Cuando aumenta la producción de bienes y servicios –cuando aumentan los niveles de ingreso y gasto– las alternativas se expanden en relación con el uso potencial del tiempo, lo que trae consigo la llegada de la sociedad frenética.

 

Con el progreso económico se multiplican el número de alternativas en cuanto a usos del tiempo y los individuos se enfrentan a decisiones cada vez más complejas. Tienen que decidir entre actividades que compiten entre sí por un tiempo limitado que no les alcanza.  

 

En la sociedad frenética los individuos llevan un ritmo de vida acelerado y congestionado. El éxito es para quienes se distinguen por su viveza, cálculo y prontitud en las decisiones acertadas. Los estilos de vida que surgen tienen poca o ninguna relación con el pasado. Lo importante es lo novedoso y la tradición deja de ser considerada como el principal elemento en la toma de decisiones individuales y colectivas.

 

Se genera un ambiente poco propicio para aquellas creencias y modos de conducta que se basan en sistemas religiosos o filosóficos que recalcan la inmutabilidad de la naturaleza humana y la estabilidad del medio circundante.
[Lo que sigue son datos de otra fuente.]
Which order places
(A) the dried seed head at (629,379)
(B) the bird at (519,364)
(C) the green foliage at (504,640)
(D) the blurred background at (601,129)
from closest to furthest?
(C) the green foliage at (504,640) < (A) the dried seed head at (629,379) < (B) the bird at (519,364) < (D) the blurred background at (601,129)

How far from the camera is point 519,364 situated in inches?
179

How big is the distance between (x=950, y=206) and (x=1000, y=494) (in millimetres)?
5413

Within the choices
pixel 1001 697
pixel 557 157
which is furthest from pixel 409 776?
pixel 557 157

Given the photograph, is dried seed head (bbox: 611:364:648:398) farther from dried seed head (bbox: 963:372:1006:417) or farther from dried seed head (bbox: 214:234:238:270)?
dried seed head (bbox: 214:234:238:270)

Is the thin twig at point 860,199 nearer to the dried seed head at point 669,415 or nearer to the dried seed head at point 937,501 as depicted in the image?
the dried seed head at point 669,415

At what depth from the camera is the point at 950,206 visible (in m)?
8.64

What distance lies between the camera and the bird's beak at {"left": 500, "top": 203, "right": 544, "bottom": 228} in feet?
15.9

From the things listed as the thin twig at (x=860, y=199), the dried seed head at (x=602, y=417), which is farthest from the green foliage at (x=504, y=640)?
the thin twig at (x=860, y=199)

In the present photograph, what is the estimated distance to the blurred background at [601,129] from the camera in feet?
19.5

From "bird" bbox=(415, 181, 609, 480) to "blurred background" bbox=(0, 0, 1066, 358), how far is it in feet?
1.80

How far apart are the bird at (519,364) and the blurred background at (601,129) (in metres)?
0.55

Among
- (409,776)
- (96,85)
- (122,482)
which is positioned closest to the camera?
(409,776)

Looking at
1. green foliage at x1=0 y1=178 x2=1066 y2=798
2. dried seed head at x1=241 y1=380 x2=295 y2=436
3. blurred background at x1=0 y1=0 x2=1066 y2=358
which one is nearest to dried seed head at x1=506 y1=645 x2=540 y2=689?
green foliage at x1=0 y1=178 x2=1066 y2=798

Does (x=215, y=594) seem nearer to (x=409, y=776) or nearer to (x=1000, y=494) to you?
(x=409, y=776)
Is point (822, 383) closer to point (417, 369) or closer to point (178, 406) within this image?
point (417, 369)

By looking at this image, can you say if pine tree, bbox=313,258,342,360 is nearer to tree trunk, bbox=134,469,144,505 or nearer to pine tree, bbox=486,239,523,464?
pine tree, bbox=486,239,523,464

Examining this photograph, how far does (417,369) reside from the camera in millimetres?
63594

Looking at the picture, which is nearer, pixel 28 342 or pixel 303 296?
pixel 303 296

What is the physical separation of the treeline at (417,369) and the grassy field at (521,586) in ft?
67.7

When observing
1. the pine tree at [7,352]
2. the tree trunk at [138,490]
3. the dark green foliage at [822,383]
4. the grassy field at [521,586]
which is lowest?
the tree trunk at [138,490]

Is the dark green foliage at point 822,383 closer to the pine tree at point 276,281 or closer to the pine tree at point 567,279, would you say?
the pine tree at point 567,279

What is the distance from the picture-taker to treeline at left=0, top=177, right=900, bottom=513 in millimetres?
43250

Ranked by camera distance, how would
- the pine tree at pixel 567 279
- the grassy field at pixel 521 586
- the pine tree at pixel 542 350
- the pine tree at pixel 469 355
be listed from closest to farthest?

Un mayor número de actividades son realizadas en función de “trabajar más para ganar más y para gastar más por unidad de tiempo”. Algo así como pretender resolver el problema de la cuadratura del círculo.

 

En la sociedad frenética la presión sobre los individuos es inmensa. Tanto en lo que tiene que ver con el número de ocupaciones e intereses en los que se involucran como por la rapidez de las decisiones que deben adoptar en los distintos frentes. 

 

Con frecuencia los individuos terminan estrellándose contra las paredes. Muchas veces ello sucede porque el primer eslabón de la cadena, la esfera del trabajo, con su premio de una alta remuneración, termina por absorberlo todo, incluida la vida social propiamente dicha. 

 

El matrimonio es con empresas y trabajos que ofrecen la mejor paga, pero bien se sabe que ese es un matrimonio donde los divorcios son frecuentes, especialmente por la rapidez de los cambios dentro de las mismas empresas y en las naturalezas de los trabajos. 

 

Pero, además, el mundo del trabajo no sustituye o es un muy pobre sustituto afectivo y sentimental de lo que sería una vida estable basada en relaciones personales duraderas. Es obvio, por ejemplo, que en la sociedad frenética las amistades estrechas y profundas requieren de un tiempo que no existe y de un entorno tranquilo por siempre ausente. 

 

Ahora bien, esas presiones sobre los individuos se incrementan a medida que las sociedades avanzan en lo económico. No hace sentido caer en una especie de nostalgia sobre lo deseable del ritmo de vida anterior, ni pregonar que la solución es “tomar las cosas con calma”. Simple y llanamente el entorno no permitirá que prosperen ese tipo de actitudes. 

 

Los nostálgicos y el filósofo contemplativo quedarán a la vera del camino, sin entender muy bien la naturaleza de lo que está sucediendo frente a sus ojos. 

 

Ni tampoco vale la pena educar a los niños con un sistema de valores antagónicos a la vida de la sociedad frenética. Hay que prepararlos para un mundo que va a ser incluso más frenético que el actual y que, sin lugar a dudas, será más exigente en materia de las habilidades y las destrezas que demanda. La intensidad rítmica en la sociedad que les corresponderá vivir será aún mayor y eso implica aprender a administrar grados de tensiones hoy desconocidos y que para muchos ya son excesivos. 

 

El reconocimiento de que la sociedad frenética llegó para quedarse implica adoptar una actitud realista frente a fenómenos culturales y sicológicos que estarán cada vez más presentes en la vida diaria y de los cuales nos damos golpes en el pecho sin saber muy bien de que se trata.

 

Por ejemplo, en la sociedad frenética es usual que se presenten depresiones y otros trastornos sicológicos que no son otra cosa que válvulas de escape frente a las crecientes tensiones a que están sometidos los individuos. Y naturalmente, en ese entorno prospera el consumo de toda clase de drogas, incluidas la coca y la marihuana, con las cuales las individuos intentan vanamente superar los impactos de esas tensiones.

 

Surge la pregunta de si la calidad de vida es superior en una sociedad frenética a la de una sociedad menos acelerada. Pero la respuesta es irrelevante por cuanto los ciudadanos pertenecientes a la sociedad frenética no están preparados para vivir en otras sociedades sin que los abrume el aburrimiento y la falta de resultados en relación con sus objetivos de vida. 

 

Así también, quienes no hayan vivido en la sociedad frenética desconocen sus particularidades y exigencias y requerirán de un traumático proceso de adaptación si se incorporan a ella.